Friday, December 4, 2009

Simplify with Preceding Load

Most QV script developers are introduced to "preceding load" as a LOAD that precedes an SQL SELECT. But a LOAD may also precede another LOAD, which can be a very useful tool.

Let's review a typical preceding load.


Table1:
LOAD Customer, Sales, today(1) as LoadDate ;
SQL SELECT Customer, Country, Sales FROM SalesResults ;
  • The absence of a "FROM" or "RESIDENT" clause in the LOAD is what makes this a "preceding load".
  • The SQL SELECT will be executed first. The results of the SELECT will be used as input to the LOAD statement.
  • Table1 will have three fields -- Customer, Sale, LoadDate.
  • The Field "Country" will not be present in Table1 because "Country" is not repeated on the LOAD statement.
  • The field "LoadDate" does not exist in the SQL SELECT and is added by the LOAD.

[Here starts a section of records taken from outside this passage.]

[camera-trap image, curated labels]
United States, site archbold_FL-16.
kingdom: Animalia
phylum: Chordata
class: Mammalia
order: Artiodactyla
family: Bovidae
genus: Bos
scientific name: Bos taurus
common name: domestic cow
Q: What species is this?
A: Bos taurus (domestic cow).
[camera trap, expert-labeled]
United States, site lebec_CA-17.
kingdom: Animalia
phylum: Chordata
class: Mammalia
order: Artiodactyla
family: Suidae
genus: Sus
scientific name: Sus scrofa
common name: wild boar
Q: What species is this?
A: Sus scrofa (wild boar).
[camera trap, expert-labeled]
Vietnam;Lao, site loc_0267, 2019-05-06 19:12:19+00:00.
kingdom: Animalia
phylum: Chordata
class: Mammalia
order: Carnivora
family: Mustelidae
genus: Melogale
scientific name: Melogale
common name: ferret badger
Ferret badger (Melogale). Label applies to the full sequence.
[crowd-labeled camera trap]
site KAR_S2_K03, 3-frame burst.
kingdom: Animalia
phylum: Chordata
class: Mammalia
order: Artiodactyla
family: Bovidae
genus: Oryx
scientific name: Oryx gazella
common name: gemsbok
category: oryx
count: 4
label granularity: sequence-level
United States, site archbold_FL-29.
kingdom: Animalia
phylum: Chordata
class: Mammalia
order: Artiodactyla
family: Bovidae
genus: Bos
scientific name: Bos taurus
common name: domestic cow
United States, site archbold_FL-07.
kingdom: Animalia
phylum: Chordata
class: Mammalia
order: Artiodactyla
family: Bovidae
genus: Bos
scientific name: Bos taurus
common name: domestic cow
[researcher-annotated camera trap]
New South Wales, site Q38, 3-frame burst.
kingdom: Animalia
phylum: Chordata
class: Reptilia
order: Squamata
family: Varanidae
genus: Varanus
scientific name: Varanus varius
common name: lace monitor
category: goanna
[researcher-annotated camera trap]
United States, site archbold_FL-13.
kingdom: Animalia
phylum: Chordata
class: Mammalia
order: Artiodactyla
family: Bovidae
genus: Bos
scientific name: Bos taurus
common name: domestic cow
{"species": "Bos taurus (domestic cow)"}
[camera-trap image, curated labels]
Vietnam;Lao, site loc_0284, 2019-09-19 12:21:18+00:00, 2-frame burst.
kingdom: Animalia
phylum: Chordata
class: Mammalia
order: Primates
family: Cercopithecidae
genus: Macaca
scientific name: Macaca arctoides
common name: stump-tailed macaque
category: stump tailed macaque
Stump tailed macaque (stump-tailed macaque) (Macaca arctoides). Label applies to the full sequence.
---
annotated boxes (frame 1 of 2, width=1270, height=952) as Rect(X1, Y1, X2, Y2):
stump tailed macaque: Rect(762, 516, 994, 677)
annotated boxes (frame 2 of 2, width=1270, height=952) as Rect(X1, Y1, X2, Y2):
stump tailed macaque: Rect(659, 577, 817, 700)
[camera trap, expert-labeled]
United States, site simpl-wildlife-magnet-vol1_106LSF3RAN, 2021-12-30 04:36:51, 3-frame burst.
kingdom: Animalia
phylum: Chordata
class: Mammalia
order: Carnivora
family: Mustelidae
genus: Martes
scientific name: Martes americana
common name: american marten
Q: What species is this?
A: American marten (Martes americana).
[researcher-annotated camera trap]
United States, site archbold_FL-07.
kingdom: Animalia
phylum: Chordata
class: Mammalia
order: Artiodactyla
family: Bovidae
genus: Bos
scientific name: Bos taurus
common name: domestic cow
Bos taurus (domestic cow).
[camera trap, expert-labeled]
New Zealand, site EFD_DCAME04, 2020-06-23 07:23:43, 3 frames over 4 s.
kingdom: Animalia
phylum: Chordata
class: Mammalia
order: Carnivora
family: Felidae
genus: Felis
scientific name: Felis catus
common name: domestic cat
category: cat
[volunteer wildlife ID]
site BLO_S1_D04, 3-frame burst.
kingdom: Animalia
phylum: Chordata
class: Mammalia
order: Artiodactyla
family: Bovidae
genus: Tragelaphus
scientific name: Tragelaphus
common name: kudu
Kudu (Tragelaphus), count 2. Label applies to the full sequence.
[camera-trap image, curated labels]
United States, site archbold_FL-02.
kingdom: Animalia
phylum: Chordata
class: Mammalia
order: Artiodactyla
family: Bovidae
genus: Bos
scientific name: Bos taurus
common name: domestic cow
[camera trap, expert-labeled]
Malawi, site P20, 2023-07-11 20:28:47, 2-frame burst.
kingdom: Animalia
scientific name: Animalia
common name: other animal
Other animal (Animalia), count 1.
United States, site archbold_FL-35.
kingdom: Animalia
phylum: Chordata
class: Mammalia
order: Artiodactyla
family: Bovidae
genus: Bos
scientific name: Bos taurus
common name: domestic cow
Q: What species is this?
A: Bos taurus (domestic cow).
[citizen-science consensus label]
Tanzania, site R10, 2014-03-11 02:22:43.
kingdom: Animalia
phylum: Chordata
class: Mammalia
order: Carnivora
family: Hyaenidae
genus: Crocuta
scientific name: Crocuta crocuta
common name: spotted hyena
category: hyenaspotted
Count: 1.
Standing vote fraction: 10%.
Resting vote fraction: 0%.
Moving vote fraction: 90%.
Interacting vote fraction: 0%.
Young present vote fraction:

Let's look at an example of where preceding load can be useful. When loading data, you may need to use expressions to parse or cleanse data. For example, extracting a timestamp from a string in a text file.


Table1:
LOAD
timestamp(timestamp#(mid(@1:n,3,12), 'MMDDYYhhmmss')) as EventTime,
mid(@1:n, 17) as Event
FROM myfile.txt (fix, codepage is 1252);


What if you want additional time dimensions from the data? You could add expressions like:


date(date#(mid(@1:n, 3, 6)) as EventDate
month(date(date#(mid(@1:n, 3, 6))) as EventMonth


The script would soon get messy with "paren-disease" and become harder to maintain. Preceding Load to the rescue.


Table2:
LOAD *,
floor(EventTime) as EventDate,
month(EventTime) as EventMonth,
year(EventTime) as EventYear,
hour(EventTime) as EventHour
;
LOAD
timestamp(timestamp#(mid(@1:n,3,12), 'MMDDYYhhmmss')) as EventTime, mid(@1:n, 17) as Event
FROM myfile.txt (fix, codepage is 1252);


  • The syntax is greatly simplified by reusing the "parsed once" EventTime.
  • Table2 will contain six fields: Event, EventTime, EventDate, EventMonth, EventYear, EventHour.
  • The "*" in the top load includes the fields emitted by the bottom load -- EventTime & EventTime.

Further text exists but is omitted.